WHAT TO DO:
Output the records below verbatim, minus the pictures.

DATASET ENTRIES:

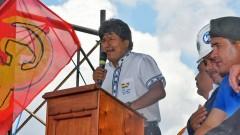 Хиляди почетоха паметта на Ернесто Че Гевара в Боливия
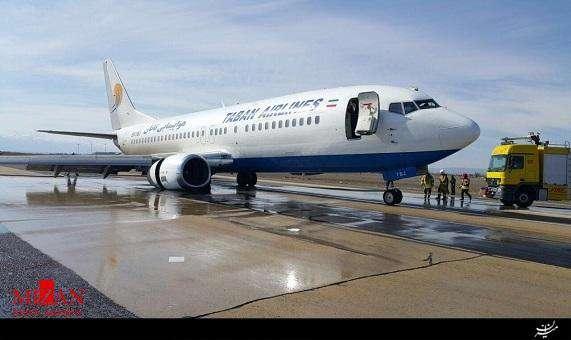 لحظه ترکیدن تایر بوئینگ 737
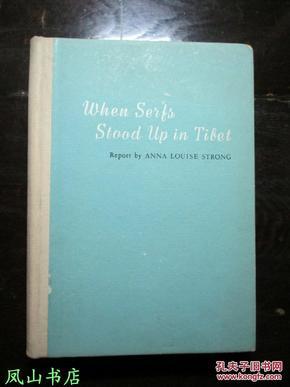 1960年国内出版的英文著作!绝对罕见之名家赠名家!著名美国记者、作家安娜·路易斯·斯特朗签赠周恩来总理!珍贵历史文献资料!孔网首现!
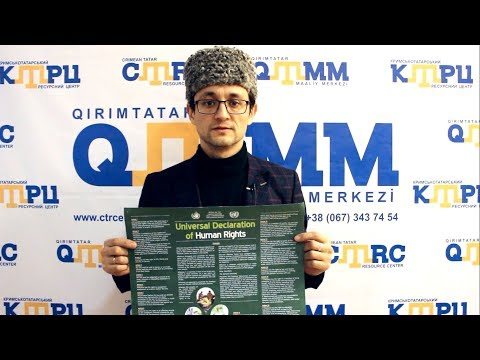 Crimean Tatars joined the Stand up for Human Rights campaign (39)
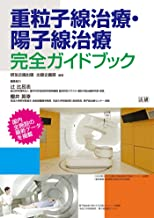 表紙: 重粒子線治療・陽子線治療 完全ガイドブック | 研友企画出版 出版企画部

TASK RESPONSE:
 Хиляди почетоха паметта на Ернесто Че Гевара в Боливия
 لحظه ترکیدن تایر بوئینگ 737
 1960年国内出版的英文著作!绝对罕见之名家赠名家!著名美国记者、作家安娜·路易斯·斯特朗签赠周恩来总理!珍贵历史文献资料!孔网首现!
 Crimean Tatars joined the Stand up for Human Rights campaign (39)
 表紙: 重粒子線治療・陽子線治療 完全ガイドブック | 研友企画出版 出版企画部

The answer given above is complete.